Mellon: My advice to organizations preparing submissions to regulatory authorities, such as the FDA, is to be extremely clear in how your assessments were designed.

Explain in detail how you designed the qualification program and how you leveraged the extraction study results to inform the design of your leachable study. Explain why you chose the solvents and extraction conditions utilized. Explain how you determined your analytical evaluation threshold and your Limit of Quantitation (LOQ). Make sure your analytical evaluation threshold is consistent with the review division’s safety concern threshold expectations. Provide a summary table of the compounds detected, their concentrations, the maximum daily dose that would result from use of the product, and the confidence in the identification of the compound. Evaluate at least three batches of the final to-be-marketed drug product over stability, and include multiple time points to identify trends over time. Submit study reports with an integrated discussion including hyperlinks to the individual study reports, which should clearly show how the data were generated and integrated to justify your approach. Refer to USP chapters <1663> on extraction studies and <1664> on leachable studies which provide excellent discussions of best practices for extractable and leachable studies consistent with the PQRI recommendations.

From a toxicology perspective, if you are relying upon a PDE/ADI assessment, explain why you chose the pivotal toxicology studies you did, including safety factors and provide copies of all references cited. Finally, don’t wait until late in development to begin planning these studies. The extractable leachable assessment should be built into the long-term stability studies, just like drug product degradants. Adequate planning and discussion with the Agency ahead of time is crucial to success.

PDA Letter: When would a post-marketing leachable assessment be needed?

Mellon: Even after approval of a product, it is not unusual for changes in the manufacturing process to trigger the need for new leachable studies. These data are almost always necessary prior to approval of a new chemistry supplement. A change in the components of the container closure system certainly require reassessment of the original extractable leachable conclusions and likely require new data. But other smaller changes in the manufacturing process may also require reassessment of the existing extractable leachable data and may well require new studies. Examples include: changes in excipients in the drug product formulation, changes in raw material suppliers, changes in sterilization methods, storage conditions, or shelf-life, and even changes to the upstream manufacturing process.
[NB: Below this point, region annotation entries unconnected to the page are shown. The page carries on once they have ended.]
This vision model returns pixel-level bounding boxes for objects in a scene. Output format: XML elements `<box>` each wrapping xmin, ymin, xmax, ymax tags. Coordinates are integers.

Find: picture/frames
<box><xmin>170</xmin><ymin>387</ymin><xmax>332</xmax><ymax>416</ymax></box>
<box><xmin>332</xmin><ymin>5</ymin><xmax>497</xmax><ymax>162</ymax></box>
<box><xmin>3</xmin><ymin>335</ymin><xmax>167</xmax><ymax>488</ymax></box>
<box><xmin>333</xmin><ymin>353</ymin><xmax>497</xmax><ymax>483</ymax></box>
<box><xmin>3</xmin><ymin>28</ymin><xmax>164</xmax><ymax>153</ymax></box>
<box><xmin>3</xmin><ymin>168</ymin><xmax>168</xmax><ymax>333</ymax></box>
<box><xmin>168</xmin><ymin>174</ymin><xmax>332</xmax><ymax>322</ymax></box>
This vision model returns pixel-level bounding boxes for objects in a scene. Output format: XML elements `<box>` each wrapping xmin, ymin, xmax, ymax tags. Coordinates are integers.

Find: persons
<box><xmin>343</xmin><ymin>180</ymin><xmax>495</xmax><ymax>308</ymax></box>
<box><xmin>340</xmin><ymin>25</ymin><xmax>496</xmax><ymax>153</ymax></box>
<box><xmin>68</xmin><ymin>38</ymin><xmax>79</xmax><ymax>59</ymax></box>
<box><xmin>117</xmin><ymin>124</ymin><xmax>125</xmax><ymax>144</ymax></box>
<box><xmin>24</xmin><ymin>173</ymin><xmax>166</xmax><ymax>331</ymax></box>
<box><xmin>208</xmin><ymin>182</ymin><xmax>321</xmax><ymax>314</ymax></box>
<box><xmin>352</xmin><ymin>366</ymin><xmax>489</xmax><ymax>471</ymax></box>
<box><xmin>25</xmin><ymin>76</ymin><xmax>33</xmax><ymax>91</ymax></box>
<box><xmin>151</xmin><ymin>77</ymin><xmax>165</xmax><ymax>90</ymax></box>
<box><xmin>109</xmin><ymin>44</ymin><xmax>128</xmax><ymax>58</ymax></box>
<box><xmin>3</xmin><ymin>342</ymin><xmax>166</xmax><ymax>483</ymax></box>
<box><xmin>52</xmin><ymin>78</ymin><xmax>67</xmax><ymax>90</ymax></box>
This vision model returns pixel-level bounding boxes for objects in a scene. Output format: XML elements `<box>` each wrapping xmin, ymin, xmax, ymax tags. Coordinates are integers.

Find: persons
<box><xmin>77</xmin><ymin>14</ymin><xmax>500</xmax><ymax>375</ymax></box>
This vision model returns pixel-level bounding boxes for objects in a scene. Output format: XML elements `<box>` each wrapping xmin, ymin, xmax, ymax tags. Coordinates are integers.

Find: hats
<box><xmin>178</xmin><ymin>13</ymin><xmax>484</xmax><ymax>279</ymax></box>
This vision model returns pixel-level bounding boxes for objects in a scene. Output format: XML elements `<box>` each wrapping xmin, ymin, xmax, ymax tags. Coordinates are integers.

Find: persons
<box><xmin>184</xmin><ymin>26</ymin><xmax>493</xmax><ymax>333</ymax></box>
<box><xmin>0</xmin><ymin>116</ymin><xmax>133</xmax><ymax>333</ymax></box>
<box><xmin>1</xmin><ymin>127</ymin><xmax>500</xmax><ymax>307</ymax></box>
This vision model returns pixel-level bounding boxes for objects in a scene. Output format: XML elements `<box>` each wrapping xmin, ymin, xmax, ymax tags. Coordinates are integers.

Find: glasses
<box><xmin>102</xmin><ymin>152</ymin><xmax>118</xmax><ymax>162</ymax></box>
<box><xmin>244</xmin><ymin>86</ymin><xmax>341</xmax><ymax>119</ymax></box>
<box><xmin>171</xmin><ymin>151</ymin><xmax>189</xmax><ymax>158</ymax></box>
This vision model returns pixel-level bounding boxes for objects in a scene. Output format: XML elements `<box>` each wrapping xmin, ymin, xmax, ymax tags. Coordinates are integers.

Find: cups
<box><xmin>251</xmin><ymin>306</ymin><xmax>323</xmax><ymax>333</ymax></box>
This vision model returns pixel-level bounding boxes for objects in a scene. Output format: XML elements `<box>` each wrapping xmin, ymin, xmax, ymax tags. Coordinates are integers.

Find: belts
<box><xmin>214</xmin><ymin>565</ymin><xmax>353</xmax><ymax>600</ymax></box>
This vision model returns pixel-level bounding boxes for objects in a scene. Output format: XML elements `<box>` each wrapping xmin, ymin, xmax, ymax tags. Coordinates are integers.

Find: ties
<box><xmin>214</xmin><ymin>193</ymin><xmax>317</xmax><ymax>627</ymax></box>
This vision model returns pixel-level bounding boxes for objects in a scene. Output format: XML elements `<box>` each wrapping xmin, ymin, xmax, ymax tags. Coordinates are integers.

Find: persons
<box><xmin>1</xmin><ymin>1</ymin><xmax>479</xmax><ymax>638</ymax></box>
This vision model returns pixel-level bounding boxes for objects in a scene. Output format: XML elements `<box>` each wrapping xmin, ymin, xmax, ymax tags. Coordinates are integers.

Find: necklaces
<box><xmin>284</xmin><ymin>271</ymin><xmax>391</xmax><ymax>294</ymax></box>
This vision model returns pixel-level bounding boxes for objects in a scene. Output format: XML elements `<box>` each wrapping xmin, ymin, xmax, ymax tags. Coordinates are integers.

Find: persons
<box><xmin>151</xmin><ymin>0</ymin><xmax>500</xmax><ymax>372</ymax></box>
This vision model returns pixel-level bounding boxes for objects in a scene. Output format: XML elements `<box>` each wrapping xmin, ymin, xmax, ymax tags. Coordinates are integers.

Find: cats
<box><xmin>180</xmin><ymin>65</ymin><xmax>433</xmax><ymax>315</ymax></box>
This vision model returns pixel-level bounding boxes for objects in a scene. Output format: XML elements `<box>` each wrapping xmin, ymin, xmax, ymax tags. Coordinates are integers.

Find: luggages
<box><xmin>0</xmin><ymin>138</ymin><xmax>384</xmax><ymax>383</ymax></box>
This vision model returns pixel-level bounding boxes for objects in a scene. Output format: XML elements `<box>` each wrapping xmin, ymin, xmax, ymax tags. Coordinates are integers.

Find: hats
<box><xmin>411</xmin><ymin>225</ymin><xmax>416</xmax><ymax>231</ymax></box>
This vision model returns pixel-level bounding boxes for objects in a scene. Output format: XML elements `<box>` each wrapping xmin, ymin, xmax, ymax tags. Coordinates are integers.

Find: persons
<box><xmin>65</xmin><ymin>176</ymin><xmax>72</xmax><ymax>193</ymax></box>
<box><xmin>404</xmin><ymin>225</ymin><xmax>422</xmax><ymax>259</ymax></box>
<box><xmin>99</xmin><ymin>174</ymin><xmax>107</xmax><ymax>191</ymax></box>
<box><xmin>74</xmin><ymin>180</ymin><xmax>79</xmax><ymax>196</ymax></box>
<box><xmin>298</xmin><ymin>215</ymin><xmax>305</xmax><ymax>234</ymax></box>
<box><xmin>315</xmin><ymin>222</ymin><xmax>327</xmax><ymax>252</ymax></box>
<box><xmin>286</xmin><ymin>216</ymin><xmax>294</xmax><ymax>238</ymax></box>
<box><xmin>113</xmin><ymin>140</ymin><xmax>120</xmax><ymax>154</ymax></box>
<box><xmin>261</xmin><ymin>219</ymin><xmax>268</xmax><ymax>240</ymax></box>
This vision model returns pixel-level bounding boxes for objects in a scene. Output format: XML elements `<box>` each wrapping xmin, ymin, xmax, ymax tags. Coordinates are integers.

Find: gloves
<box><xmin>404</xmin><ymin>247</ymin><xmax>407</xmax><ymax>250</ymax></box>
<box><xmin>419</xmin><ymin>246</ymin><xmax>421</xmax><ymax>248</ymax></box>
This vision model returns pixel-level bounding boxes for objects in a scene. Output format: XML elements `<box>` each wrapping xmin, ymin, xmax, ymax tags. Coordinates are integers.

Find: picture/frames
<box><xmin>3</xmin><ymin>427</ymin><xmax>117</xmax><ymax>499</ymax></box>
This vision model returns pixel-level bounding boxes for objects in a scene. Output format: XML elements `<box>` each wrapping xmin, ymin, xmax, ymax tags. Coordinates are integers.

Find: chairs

Each of these can result in changes in the extractable leachable profile, potentially even introducing new chemicals and require reassessment of the existing toxicological risk assessments. Any changes should be accompanied by a thorough discussion of the existing data and, as needed, new stability studies or perhaps bridging studies to ensure that the container closure system is still adequately qualified for its intended use. It may be possible, depending on the nature of the change, to design a bridging study or use a simulation study to address minor changes, if there are adequate data to create a bridge. Planning ahead and obtaining Agency feedback on your plan will hopefully prevent unnecessary delays in implementation of manufacturing changes.